One way to be consistent over a long period would, of course be to have a 'permanent' CEO that doesn't want to change direction every five minutes. And of course, if this does prove to be a new 'in house' Calibre 11, it won't be the work of Antoine Pin, or even Julien Tornare, but actually Frederic Arnault who started talking about the project back in 2021. 


Well actually TAG Heuer have been talking about this project for about twenty years so maybe the credit actually belongs with Jean Christophe Babin? Regardless, I'm sure we'll get to hear all about how difficult this project was and how many thousand man hours were spent on it. All part of the storytelling the watch industry loves of course, and a justification for the no doubt 'elevated' price tag.
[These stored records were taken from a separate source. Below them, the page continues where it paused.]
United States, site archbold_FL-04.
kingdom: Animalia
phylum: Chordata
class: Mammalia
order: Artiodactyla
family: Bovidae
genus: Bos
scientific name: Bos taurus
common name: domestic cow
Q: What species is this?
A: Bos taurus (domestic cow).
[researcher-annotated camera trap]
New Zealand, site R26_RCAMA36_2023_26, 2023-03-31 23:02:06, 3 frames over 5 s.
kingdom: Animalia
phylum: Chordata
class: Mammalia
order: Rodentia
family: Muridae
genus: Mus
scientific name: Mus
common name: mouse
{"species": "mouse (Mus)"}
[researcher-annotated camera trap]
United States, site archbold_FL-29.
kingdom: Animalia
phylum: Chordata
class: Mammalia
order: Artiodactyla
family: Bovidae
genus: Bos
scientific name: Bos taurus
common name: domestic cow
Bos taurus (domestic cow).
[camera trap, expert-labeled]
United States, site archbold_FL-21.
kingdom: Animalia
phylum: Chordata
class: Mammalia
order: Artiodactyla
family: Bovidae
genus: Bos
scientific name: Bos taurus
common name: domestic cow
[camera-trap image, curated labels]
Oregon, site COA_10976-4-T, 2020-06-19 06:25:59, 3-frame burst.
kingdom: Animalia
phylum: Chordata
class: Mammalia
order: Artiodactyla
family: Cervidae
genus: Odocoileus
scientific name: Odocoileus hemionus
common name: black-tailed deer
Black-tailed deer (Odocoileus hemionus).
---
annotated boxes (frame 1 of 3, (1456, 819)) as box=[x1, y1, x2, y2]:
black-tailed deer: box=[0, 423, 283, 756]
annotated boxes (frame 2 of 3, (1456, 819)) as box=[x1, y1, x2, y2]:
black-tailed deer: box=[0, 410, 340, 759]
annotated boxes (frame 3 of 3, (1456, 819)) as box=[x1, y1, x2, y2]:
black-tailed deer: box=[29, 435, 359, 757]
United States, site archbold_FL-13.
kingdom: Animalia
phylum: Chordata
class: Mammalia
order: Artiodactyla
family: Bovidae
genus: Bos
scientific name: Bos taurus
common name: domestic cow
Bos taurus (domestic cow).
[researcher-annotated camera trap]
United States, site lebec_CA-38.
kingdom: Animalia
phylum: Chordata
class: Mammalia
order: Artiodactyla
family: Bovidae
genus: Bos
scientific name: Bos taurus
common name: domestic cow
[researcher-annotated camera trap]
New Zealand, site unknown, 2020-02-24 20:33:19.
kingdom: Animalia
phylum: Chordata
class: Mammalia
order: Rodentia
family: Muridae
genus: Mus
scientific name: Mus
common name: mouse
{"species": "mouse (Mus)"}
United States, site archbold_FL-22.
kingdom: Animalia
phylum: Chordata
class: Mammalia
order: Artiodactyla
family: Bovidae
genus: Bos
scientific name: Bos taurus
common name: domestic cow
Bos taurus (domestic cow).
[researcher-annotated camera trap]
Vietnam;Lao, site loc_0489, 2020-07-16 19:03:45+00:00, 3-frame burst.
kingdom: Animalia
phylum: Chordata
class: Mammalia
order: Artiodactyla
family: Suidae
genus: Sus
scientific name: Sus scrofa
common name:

Will they get it right though? Will they make the perfect Calibre 11 Monaco that every vintage enthusiast has been screaming for, or will they make it avant garde? Or... will they make it perfect for the obvious market, but slap the TAG Heuer badge on it? Because if this one watch is supposed to change people's perceptions of the whole brand then I don't see that working if it says 'Heuer' on the dial. It will just give more ammunition to the 'Heuer = Good', 'TAG Heuer = Bad' brigade. 

Let's wait and see what happens at 'Watches & Wonders'.... I guess.